▶ What is asked
Only the lines from the one containing "Could (x=229, y=231)" through the end of the entries should be repeated, exactly as they appear, first and last included.

──────── Dataset records ────────

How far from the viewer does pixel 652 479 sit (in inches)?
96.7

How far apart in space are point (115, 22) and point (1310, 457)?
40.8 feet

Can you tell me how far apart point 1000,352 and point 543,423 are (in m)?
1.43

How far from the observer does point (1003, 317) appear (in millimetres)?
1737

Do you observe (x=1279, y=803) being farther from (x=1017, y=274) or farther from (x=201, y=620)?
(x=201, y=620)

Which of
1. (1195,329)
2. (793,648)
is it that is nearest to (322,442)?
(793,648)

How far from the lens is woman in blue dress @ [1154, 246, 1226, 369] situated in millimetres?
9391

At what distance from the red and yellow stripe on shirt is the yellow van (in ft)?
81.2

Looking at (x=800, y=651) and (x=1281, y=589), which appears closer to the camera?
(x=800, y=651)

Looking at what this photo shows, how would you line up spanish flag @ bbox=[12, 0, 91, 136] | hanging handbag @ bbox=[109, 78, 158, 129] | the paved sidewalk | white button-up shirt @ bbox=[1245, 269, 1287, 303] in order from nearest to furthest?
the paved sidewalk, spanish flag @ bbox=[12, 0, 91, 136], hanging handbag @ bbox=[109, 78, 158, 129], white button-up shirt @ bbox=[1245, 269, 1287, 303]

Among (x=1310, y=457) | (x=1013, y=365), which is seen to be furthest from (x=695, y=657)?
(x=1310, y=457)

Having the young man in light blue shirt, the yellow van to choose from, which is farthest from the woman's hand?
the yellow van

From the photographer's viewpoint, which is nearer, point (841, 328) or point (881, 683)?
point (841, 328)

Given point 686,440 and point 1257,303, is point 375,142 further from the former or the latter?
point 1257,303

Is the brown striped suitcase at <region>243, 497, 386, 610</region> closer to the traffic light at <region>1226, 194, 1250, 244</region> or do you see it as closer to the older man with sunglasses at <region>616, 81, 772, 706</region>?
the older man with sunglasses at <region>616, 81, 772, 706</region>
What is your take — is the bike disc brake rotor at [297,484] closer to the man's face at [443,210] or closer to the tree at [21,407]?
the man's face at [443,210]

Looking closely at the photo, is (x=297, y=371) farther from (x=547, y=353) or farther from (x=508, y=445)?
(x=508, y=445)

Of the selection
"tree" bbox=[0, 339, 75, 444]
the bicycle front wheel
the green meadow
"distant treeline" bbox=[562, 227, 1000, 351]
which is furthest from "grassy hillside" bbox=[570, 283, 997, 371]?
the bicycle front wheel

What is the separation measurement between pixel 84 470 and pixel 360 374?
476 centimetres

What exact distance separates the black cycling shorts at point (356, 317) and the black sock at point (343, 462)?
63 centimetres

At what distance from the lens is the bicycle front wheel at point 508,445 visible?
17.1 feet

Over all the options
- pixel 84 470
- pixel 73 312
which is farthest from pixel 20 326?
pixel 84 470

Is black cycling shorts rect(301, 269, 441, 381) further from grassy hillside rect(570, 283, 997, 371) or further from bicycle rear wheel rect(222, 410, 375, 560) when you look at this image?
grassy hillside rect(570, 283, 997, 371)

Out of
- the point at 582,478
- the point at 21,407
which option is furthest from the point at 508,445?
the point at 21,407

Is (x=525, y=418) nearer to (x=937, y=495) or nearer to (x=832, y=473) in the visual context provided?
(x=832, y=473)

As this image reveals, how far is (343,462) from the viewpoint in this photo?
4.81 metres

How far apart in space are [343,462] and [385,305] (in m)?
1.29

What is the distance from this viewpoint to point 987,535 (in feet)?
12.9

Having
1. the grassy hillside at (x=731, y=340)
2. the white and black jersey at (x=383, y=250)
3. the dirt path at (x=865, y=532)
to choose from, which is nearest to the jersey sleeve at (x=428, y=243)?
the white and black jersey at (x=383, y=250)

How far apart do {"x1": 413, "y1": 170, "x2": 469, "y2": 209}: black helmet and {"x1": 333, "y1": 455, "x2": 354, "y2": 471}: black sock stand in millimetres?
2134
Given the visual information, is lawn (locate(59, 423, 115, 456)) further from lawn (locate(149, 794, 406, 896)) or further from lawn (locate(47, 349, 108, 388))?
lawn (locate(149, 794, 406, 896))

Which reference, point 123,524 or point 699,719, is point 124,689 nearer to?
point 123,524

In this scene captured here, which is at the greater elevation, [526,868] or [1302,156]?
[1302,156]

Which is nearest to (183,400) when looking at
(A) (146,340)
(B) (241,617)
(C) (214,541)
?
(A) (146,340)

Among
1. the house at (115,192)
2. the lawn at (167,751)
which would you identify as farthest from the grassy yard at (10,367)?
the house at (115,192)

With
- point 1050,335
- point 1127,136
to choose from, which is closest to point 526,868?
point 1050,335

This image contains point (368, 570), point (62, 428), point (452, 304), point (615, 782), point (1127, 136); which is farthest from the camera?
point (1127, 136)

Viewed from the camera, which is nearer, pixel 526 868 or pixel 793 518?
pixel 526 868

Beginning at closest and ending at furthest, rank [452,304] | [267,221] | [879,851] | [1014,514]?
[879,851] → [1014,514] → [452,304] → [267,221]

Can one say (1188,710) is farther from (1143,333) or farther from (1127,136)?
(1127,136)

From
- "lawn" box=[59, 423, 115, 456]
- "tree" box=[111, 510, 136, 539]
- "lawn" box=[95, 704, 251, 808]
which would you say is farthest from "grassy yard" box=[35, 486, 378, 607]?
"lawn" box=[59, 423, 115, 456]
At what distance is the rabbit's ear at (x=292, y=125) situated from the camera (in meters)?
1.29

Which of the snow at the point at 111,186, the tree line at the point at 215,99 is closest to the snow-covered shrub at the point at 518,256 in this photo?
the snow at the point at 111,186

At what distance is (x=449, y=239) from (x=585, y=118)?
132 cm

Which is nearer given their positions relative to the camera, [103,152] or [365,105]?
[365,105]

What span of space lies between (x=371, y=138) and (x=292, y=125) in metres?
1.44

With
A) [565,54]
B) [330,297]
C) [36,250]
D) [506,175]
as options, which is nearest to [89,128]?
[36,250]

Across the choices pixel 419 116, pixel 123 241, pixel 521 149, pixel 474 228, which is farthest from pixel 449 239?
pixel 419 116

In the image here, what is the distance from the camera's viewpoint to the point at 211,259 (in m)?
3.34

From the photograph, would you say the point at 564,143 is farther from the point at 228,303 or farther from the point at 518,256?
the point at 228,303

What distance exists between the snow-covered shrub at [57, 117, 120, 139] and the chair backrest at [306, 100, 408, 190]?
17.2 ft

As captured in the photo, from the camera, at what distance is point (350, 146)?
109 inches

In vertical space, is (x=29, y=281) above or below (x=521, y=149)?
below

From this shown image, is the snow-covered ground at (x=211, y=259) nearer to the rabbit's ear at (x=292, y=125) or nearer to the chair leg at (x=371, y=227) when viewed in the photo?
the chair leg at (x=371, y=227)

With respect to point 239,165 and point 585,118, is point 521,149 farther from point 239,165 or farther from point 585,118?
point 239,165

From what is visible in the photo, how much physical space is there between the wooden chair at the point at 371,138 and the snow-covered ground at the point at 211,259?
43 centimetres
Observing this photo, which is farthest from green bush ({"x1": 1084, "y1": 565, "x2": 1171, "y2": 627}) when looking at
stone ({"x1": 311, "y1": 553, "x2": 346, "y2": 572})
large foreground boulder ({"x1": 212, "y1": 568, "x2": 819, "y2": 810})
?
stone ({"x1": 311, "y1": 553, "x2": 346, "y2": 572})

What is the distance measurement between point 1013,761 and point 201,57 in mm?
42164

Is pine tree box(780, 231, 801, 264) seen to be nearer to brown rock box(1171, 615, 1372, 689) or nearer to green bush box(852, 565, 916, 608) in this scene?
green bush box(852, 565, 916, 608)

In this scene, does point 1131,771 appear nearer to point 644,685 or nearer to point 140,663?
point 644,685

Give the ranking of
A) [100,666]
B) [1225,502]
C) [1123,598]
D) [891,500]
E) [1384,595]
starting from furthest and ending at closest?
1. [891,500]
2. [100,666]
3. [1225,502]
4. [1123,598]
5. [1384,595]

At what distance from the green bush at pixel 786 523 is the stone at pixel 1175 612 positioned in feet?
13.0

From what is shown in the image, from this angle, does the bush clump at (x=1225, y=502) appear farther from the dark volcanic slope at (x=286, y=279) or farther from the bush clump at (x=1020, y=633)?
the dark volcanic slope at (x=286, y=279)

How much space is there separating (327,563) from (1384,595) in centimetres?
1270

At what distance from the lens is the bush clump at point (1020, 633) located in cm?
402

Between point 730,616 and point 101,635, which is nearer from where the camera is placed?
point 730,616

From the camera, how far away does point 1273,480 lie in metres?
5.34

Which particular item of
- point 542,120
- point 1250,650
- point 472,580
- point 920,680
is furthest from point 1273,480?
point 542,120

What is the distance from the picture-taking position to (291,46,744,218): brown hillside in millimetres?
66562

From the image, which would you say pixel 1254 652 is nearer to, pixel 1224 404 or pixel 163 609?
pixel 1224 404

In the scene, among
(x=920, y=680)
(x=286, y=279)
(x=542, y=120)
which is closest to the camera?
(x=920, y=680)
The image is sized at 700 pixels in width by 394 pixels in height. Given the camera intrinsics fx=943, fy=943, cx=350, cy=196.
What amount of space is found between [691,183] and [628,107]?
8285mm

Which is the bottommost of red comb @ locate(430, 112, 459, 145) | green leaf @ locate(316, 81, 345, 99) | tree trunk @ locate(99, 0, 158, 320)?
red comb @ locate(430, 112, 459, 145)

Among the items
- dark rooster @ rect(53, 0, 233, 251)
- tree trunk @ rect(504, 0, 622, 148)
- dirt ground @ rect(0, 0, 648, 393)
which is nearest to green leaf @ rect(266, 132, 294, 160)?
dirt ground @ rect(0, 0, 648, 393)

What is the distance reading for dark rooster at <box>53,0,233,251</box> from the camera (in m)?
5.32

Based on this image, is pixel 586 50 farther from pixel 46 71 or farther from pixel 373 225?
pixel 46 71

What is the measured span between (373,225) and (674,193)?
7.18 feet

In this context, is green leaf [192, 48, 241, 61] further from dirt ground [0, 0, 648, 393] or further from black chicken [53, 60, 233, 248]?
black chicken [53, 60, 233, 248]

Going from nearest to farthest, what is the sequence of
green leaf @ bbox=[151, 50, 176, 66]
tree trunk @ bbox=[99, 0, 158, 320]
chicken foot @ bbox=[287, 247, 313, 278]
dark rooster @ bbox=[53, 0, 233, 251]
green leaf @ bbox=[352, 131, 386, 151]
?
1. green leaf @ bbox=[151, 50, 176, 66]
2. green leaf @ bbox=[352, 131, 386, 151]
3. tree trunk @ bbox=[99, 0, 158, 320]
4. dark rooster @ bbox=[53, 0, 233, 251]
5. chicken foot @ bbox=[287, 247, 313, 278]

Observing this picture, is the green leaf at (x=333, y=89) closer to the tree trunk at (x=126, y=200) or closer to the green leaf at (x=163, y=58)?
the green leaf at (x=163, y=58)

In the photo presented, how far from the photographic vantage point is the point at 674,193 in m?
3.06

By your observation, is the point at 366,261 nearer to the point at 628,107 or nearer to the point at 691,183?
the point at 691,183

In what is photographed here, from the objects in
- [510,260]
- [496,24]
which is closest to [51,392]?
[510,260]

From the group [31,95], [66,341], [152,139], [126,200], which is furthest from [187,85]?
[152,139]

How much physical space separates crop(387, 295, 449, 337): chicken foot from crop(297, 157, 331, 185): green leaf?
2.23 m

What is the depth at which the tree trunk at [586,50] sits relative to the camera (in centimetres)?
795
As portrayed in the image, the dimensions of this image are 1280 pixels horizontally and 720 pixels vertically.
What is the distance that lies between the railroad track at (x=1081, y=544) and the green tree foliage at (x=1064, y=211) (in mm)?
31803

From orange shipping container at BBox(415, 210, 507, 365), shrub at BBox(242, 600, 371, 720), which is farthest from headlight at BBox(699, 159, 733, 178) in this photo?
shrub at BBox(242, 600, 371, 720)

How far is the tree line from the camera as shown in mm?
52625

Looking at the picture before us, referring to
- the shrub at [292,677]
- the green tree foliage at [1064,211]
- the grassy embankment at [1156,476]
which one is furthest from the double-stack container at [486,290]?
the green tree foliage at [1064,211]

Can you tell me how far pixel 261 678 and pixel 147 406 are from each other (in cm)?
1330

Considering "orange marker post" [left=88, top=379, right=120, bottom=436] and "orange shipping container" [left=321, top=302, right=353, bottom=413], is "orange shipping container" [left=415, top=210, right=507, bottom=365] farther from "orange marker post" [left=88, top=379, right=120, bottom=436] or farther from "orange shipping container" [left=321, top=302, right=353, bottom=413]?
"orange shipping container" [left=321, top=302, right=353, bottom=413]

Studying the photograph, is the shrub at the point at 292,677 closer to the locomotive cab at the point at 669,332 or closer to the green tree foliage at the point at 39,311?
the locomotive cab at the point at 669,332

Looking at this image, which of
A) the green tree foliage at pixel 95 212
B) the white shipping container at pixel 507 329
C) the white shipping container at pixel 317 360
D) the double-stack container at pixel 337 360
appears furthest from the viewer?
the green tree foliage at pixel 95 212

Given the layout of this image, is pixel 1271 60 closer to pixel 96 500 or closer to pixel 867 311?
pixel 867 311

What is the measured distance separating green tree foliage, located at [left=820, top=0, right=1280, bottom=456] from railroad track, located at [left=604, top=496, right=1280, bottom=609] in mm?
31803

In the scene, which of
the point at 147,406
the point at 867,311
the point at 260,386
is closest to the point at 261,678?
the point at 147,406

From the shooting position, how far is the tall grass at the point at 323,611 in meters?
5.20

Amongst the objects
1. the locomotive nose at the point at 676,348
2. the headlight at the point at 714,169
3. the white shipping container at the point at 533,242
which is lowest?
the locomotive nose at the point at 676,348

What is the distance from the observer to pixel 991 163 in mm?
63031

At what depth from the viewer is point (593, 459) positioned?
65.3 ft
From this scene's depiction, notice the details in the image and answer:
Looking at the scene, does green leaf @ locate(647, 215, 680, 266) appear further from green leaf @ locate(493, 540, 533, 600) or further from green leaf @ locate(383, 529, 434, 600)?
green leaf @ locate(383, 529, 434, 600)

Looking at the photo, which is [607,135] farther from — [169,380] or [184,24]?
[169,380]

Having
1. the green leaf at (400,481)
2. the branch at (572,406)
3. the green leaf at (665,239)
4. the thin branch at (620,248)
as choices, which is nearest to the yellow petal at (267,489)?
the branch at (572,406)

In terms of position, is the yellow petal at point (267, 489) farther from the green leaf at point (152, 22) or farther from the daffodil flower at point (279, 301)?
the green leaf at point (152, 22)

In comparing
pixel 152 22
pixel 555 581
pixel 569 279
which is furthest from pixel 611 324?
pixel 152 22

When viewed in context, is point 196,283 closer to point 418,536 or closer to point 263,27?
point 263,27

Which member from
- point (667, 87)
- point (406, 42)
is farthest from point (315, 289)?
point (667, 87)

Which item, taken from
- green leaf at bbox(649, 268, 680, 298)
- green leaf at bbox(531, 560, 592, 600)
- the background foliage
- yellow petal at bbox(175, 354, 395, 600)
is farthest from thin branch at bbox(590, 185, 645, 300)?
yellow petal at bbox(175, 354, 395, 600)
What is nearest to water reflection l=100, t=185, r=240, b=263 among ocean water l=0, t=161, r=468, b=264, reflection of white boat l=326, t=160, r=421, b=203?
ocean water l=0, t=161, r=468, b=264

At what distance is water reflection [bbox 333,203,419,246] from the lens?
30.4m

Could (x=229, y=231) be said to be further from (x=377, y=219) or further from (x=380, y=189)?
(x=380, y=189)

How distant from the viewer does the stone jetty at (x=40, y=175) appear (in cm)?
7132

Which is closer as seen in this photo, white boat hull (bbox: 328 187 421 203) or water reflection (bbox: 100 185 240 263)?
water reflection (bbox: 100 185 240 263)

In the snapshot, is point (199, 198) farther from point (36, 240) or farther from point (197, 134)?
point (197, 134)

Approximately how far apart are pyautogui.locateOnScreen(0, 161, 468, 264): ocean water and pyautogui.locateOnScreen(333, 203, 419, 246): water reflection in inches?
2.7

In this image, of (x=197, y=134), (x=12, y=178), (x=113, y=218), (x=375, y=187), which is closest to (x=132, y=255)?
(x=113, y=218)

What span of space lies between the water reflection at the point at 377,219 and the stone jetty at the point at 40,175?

────────

▶ Written answer
Could (x=229, y=231) be said to be further from (x=377, y=219) or further from (x=380, y=189)?
(x=380, y=189)

How distant from the viewer does the stone jetty at (x=40, y=175) appear (in cm)?
7132

Which is closer as seen in this photo, white boat hull (bbox: 328 187 421 203) or water reflection (bbox: 100 185 240 263)?
water reflection (bbox: 100 185 240 263)

In the snapshot, is point (199, 198) farther from point (36, 240) or farther from point (197, 134)?
point (197, 134)

Approximately how far apart are pyautogui.locateOnScreen(0, 161, 468, 264): ocean water and pyautogui.locateOnScreen(333, 203, 419, 246): water reflection in inches?
2.7

In this image, of (x=197, y=134), (x=12, y=178), (x=113, y=218), (x=375, y=187), which is closest to (x=132, y=255)?
(x=113, y=218)

What span of space lies between the water reflection at the point at 377,219 and the stone jetty at the point at 40,175?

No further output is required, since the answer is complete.